**Texto de origem**
10 julho 2014

Setenta anos de NOVOS CONTOS DA MONTANHA de Miguel Torga,por M. Hercília Agarez


Nirvana

Paz da montanha, meu alívio certo.
O girassol do mundo, aberto,
E o coração a vê-lo sossegado.
Fresco e purificado,
O ar que se respira.
Os acordes da lira
Audíveis no silêncio do cenário.
A bem-aventurança sem mentira:
Asas nos pés e o céu desnecessário.

                                                                                                    Miguel Torga, in Diário VII


    Montanha. Palavra mágica para o poeta que nasceu no meio das fragas transmontanas onde crescem a urze, a giesta e o rosmaninho. E também os tojos que lhe inspiram um traço de autocaracterização – “tojo arnal”. Torga é como as rochas que o embalaram – duro, resistente à erosão, poiso para descanso, solitário. “Eu sou um homem de granito”, afirma.
    Dividido entre o mar e a terra – “eu sou um animal anfíbio” – é ela a sua matriz, a sua pátria, a sua raiz, o seu paraíso, o seu “chão sagrado”.  E de toda esta “nesga de terra debruada de mar” sobressai, em toda a sua evidência, a paixão por Trás-os-Montes. Ele o diz numa entrada do Diário VII escrita no Gerês: “[…] O pouco que sou devo-o às fragas. Foi a pisá-las que aprendi a conhecer a dureza do mundo e a admirar o ímpeto que se não resigna à lisa sonolência duma paz interior espalmada. A inquietação da terra vê-se nos montes. […]”

Itens listados num conjunto de dados
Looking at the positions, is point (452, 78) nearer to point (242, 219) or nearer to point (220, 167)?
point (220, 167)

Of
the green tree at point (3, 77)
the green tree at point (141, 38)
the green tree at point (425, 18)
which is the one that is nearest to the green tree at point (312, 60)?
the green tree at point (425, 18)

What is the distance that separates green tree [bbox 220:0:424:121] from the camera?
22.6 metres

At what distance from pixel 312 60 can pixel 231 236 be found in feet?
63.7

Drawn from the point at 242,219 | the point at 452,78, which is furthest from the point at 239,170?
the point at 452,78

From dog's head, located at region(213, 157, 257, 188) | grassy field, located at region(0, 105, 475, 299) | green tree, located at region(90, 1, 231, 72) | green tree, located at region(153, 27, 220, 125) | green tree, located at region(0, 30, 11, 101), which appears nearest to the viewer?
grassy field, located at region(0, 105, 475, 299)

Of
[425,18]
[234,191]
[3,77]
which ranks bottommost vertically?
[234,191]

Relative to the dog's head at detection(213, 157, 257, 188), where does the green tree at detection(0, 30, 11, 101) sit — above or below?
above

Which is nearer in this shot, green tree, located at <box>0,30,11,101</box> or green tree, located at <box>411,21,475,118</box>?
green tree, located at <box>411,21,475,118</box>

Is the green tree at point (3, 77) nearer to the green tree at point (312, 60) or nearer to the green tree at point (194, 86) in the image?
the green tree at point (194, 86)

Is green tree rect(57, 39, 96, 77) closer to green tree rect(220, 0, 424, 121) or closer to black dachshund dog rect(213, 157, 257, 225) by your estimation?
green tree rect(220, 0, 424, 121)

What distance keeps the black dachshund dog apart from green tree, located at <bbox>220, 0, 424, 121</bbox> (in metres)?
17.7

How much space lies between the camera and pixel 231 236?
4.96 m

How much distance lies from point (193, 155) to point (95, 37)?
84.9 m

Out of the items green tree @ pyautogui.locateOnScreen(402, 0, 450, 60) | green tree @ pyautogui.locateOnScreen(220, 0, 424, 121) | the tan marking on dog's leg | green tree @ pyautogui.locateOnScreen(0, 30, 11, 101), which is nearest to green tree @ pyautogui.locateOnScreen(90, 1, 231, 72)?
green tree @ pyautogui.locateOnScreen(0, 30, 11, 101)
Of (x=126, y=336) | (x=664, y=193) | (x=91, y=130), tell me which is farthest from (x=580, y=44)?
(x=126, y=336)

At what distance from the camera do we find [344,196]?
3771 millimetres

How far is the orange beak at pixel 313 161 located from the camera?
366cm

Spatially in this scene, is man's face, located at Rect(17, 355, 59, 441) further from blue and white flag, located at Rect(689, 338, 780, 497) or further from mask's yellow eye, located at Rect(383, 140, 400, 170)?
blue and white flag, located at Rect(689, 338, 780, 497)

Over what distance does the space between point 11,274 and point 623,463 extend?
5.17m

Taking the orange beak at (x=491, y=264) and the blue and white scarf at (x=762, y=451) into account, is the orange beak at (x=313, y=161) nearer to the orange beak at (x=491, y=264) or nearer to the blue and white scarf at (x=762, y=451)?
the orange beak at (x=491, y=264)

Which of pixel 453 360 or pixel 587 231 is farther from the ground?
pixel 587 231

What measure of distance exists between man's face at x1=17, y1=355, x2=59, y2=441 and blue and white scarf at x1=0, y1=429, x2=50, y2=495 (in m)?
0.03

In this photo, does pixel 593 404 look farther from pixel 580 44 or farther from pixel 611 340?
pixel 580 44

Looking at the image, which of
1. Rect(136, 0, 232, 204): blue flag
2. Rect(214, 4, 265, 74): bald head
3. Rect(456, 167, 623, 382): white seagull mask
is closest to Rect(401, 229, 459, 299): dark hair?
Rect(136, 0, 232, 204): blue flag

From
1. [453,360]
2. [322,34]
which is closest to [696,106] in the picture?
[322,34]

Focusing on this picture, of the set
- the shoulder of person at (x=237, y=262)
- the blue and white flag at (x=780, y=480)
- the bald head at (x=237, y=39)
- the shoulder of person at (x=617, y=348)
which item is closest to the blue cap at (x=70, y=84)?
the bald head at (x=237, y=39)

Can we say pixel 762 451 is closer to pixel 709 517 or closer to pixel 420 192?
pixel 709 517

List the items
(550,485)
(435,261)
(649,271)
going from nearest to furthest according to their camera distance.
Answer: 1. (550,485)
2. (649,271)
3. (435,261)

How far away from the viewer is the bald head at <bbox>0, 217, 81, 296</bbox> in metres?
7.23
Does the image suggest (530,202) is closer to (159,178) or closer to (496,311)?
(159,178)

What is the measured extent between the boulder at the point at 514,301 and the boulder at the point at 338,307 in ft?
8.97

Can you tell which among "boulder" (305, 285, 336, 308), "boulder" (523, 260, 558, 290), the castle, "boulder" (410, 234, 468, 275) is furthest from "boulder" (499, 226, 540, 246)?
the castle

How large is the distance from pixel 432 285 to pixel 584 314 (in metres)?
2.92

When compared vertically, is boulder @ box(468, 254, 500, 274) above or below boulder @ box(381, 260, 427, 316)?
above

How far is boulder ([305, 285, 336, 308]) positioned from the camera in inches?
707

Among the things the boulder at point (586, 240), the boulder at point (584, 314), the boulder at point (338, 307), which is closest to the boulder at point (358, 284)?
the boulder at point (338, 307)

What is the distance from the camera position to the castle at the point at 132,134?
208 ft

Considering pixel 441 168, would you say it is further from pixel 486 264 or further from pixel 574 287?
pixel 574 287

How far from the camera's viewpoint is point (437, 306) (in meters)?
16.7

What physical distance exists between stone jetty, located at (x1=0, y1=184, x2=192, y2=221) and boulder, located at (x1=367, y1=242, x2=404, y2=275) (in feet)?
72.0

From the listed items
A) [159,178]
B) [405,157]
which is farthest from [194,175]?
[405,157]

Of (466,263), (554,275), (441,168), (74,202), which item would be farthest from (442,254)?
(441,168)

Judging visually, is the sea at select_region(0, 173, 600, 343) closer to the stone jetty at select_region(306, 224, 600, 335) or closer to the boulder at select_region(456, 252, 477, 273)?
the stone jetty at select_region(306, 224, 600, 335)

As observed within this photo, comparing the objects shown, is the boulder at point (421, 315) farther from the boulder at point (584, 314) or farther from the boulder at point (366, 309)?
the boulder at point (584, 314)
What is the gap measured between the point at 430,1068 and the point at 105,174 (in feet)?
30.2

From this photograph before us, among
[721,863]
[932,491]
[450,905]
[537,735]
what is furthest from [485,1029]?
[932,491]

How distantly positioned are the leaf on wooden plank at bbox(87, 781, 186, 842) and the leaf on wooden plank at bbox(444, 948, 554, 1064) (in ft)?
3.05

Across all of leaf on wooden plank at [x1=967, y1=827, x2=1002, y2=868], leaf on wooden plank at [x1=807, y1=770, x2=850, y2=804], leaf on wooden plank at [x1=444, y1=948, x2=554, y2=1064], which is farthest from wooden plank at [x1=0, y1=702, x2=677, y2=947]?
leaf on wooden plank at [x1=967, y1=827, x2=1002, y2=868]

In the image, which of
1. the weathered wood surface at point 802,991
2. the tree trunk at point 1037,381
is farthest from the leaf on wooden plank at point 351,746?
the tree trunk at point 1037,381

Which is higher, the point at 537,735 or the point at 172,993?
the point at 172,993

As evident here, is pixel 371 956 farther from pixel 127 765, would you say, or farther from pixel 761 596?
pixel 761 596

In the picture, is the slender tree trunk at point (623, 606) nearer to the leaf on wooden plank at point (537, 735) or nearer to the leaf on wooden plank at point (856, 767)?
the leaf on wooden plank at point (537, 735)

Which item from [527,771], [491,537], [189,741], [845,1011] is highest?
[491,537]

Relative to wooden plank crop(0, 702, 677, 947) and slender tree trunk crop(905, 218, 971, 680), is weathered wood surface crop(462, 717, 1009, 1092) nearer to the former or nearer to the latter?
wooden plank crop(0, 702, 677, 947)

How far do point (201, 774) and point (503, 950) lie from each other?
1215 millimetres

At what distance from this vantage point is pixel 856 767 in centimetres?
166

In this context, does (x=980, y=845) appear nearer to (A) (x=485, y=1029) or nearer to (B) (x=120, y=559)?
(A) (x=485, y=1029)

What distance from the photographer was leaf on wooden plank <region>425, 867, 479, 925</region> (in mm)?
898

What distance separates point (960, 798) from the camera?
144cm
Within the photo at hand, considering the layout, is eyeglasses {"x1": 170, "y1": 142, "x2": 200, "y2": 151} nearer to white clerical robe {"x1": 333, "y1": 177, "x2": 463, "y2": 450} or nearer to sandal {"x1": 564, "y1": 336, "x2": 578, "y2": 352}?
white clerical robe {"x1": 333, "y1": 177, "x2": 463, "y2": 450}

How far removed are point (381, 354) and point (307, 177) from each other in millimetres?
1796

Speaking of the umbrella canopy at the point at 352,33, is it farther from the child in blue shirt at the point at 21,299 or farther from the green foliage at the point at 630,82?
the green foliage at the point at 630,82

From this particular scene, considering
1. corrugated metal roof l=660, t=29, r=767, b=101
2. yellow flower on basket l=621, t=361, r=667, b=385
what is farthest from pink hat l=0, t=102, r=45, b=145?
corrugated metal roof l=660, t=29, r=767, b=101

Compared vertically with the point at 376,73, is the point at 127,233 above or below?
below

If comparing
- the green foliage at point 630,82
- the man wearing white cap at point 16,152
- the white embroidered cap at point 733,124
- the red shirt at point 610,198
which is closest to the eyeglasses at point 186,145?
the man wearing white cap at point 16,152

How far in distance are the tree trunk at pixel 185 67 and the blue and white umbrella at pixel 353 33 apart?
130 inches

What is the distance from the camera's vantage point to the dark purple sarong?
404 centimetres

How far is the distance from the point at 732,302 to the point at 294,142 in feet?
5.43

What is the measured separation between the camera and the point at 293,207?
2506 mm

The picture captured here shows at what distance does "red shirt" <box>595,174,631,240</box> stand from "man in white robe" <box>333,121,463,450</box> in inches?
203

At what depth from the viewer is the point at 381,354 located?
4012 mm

**Problema curto A**
Disponha numa tabela Markdown, com as colunas «Nº» e «Linha», as linhas das entradas que vão da que contém "Which is higher, the" à que contém "1215 millimetres", sem as linhas em branco.
**Problema curto B**
Prossiga o texto sobre Miguel Torga e a montanha a partir do ponto em que termina.
O texto e as entradas não têm qualquer relação entre si.

**Resultado esperado A**
| Nº | Linha |
|---|---|
| 1 | Which is higher, the point at 537,735 or the point at 172,993? |
| 2 | the point at 172,993 |
| 3 | As evident here, is pixel 371 956 farther from pixel 127 765, would you say, or farther from pixel 761 596? |
| 4 | pixel 761 596 |
| 5 | In the picture, is the slender tree trunk at point (623, 606) nearer to the leaf on wooden plank at point (537, 735) or nearer to the leaf on wooden plank at point (856, 767)? |
| 6 | the leaf on wooden plank at point (537, 735) |
| 7 | Which item from [527,771], [491,537], [189,741], [845,1011] is highest? |
| 8 | [491,537] |
| 9 | Relative to wooden plank crop(0, 702, 677, 947) and slender tree trunk crop(905, 218, 971, 680), is weathered wood surface crop(462, 717, 1009, 1092) nearer to the former or nearer to the latter? |
| 10 | wooden plank crop(0, 702, 677, 947) |
| 11 | How far do point (201, 774) and point (503, 950) lie from each other? |
| 12 | 1215 millimetres |

**Resultado esperado B**
   Veio à luz em S. Martinho de Anta, “debaixo de telha”, já que a mãe andava, naquele dia 12 de Agosto de 1907, a juntar o milho na eira contígua ao casebre paterno, com uma vassoura de codessos, quando lhe rebentaram as águas. Na aldeia foi o aluno mais distinto do professor Botelho, mas também um garoto travesso como os ganapos com quem brincava.
    Inteligente, precoce observador da realidade social que rodeava a sua infância, familiarizado com o quotidiano rural , pequeno aprendiz de tarefas agrícolas, estranhamente consciente da sua dureza  e da exploração do trabalhador, a sua memória guardará até ao fim esse passado. Com as raízes tão fundamente enterradas no solo nativo como a torga que lhe deu o apelido de artista, não admira que a obsessão da montanha física e humana lhe tenha inspirado muitos  poemas, uma peça de teatro (Terra Firme), comunicações, incontáveis entradas nos dezasseis volumes do Diário, colectâneas de contos.
    Em 1941 publicou o livro Montanha, logo apreendido pela censura. Embora impermeável a quaisquer influências de correntes literárias, os contos não andavam longe dos pressupostos da corrente neo-realista cujo marco foi Gaibéus, de Alves Redol, datado de 1940. Em 1955 sairá uma segunda edição no Rio de Janeiro com o título Contos da Montanha que viajou clandestinamente até ao nosso país. A terceira edição, de 1962, é ainda da responsabilidade de um país que consumiu a adolescência do então Adolfo Rocha.
    Mas não é este conjunto de histórias de vida protagonizadas pela gente iletrada e humilde da sua região que justifica esta breve abordagem. O que pretendemos, neste ano de 2014, é assinalar o septuagésimo aniversário da primeira edição de Novos Contos da Montanha de que constam dezassete narrativas às quais vieram a juntar-se seis nas edições posteriores, revistas, refundidas, aumentadas, com prefácios (três delas). Curioso é que o autor tenha excluído de todas elas o conto “Firmeza”, talvez o mais cruamente acusatório da tirania dos “senhores” com aqueles desgraçados sem poder reivindicativo e com receio de perderem o magro ganha-pão.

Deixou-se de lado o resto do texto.